Collected data:
***
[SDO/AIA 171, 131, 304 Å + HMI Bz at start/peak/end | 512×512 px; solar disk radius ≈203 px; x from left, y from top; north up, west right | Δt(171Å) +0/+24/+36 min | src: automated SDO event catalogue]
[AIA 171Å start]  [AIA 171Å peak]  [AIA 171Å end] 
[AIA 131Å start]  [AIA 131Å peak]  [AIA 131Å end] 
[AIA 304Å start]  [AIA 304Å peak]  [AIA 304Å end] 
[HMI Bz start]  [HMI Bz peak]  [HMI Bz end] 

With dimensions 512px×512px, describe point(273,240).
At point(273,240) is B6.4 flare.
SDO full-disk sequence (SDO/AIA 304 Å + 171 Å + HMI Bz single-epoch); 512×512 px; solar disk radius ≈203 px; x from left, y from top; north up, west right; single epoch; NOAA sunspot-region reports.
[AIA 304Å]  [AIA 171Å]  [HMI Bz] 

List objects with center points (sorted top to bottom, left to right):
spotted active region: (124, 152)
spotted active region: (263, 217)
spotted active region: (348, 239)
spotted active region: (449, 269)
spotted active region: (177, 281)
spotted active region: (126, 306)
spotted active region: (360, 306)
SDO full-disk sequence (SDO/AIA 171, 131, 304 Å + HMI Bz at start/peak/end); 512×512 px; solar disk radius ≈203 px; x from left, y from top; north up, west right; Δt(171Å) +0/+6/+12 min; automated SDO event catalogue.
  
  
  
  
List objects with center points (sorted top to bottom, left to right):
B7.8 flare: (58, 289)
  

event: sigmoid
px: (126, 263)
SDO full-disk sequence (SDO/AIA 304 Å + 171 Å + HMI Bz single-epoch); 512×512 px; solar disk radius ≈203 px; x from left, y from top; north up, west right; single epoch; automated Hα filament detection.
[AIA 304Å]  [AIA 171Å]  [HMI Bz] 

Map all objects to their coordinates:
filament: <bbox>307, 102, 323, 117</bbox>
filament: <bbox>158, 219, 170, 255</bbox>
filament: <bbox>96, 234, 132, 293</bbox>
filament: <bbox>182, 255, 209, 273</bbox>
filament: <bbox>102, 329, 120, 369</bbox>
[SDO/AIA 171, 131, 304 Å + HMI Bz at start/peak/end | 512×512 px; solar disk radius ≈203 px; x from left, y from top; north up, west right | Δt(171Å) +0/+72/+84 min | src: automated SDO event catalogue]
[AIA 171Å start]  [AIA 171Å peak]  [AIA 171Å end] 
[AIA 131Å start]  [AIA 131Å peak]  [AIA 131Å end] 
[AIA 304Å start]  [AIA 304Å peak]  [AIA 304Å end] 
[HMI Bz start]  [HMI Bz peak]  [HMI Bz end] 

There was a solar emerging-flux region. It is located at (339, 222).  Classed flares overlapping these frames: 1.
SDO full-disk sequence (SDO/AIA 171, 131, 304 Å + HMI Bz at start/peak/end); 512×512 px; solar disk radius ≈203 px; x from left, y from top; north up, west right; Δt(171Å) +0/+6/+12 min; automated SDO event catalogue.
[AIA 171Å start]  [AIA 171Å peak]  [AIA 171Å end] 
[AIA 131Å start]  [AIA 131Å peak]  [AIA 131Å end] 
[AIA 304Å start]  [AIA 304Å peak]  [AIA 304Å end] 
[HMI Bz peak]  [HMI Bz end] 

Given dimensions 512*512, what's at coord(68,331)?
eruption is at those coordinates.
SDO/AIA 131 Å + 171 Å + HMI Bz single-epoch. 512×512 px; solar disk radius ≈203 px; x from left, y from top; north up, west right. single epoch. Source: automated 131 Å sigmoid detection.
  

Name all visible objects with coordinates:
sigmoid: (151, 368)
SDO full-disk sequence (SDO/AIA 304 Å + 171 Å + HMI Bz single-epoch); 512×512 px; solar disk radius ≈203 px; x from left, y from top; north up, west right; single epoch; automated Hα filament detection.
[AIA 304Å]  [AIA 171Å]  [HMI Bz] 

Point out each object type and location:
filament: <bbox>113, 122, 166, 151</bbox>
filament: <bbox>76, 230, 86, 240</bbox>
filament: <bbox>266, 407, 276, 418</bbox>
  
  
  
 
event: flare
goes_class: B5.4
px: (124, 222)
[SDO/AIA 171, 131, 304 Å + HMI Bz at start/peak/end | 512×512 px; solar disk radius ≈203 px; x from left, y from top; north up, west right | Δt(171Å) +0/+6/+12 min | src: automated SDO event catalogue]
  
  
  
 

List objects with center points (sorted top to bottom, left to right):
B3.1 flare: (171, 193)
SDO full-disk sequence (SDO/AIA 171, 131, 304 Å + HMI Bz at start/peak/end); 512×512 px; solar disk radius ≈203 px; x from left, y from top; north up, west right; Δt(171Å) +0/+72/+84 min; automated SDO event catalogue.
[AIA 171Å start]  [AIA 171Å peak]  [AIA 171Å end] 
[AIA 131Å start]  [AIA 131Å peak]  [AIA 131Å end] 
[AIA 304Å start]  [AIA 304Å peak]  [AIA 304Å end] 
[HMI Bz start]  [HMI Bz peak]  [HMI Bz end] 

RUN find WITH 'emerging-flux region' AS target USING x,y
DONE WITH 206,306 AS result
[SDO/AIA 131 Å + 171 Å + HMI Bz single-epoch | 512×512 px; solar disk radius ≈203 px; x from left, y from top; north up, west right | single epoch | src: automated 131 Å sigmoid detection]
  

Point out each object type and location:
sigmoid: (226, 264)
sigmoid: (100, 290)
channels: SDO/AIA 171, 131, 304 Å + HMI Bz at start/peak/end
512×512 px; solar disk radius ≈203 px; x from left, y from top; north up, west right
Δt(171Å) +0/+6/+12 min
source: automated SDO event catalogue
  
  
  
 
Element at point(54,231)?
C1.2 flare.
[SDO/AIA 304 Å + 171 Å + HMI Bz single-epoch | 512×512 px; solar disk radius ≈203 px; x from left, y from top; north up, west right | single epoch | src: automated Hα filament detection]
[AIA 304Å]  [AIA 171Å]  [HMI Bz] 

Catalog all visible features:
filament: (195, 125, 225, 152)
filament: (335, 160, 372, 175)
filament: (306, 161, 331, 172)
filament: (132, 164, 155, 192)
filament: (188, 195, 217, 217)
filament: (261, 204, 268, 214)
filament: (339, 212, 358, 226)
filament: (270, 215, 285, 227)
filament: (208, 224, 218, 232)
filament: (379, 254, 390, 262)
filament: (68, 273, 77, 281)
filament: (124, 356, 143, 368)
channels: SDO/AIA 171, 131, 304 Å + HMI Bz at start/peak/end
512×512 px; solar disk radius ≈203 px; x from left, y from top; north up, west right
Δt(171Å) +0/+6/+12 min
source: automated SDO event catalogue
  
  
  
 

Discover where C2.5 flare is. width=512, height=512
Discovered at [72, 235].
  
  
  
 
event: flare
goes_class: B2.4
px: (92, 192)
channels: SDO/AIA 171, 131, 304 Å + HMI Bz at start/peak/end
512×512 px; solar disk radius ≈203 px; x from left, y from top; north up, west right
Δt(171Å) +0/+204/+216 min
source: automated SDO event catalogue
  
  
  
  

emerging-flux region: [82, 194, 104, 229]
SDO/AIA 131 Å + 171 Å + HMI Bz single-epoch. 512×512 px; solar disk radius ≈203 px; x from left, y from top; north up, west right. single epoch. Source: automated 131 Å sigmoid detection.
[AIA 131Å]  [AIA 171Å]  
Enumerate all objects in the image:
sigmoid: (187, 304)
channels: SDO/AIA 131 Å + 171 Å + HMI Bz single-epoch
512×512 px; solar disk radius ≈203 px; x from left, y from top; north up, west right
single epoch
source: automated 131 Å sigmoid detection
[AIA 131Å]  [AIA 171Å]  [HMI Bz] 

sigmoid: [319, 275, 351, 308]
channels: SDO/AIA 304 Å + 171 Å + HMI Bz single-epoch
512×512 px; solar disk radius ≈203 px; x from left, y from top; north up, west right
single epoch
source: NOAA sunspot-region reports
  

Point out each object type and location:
***
** WHAT THIS TASK INVOLVES **
Set down nothing but the lines from the one containing "Discovered at [72, 235]." through the final line above, exactly as written.

** RESPONSE BOX **
Discovered at [72, 235].
  
  
  
 
event: flare
goes_class: B2.4
px: (92, 192)
channels: SDO/AIA 171, 131, 304 Å + HMI Bz at start/peak/end
512×512 px; solar disk radius ≈203 px; x from left, y from top; north up, west right
Δt(171Å) +0/+204/+216 min
source: automated SDO event catalogue
  
  
  
  

emerging-flux region: [82, 194, 104, 229]
SDO/AIA 131 Å + 171 Å + HMI Bz single-epoch. 512×512 px; solar disk radius ≈203 px; x from left, y from top; north up, west right. single epoch. Source: automated 131 Å sigmoid detection.
[AIA 131Å]  [AIA 171Å]  
Enumerate all objects in the image:
sigmoid: (187, 304)
channels: SDO/AIA 131 Å + 171 Å + HMI Bz single-epoch
512×512 px; solar disk radius ≈203 px; x from left, y from top; north up, west right
single epoch
source: automated 131 Å sigmoid detection
[AIA 131Å]  [AIA 171Å]  [HMI Bz] 

sigmoid: [319, 275, 351, 308]
channels: SDO/AIA 304 Å + 171 Å + HMI Bz single-epoch
512×512 px; solar disk radius ≈203 px; x from left, y from top; north up, west right
single epoch
source: NOAA sunspot-region reports
  

Point out each object type and location:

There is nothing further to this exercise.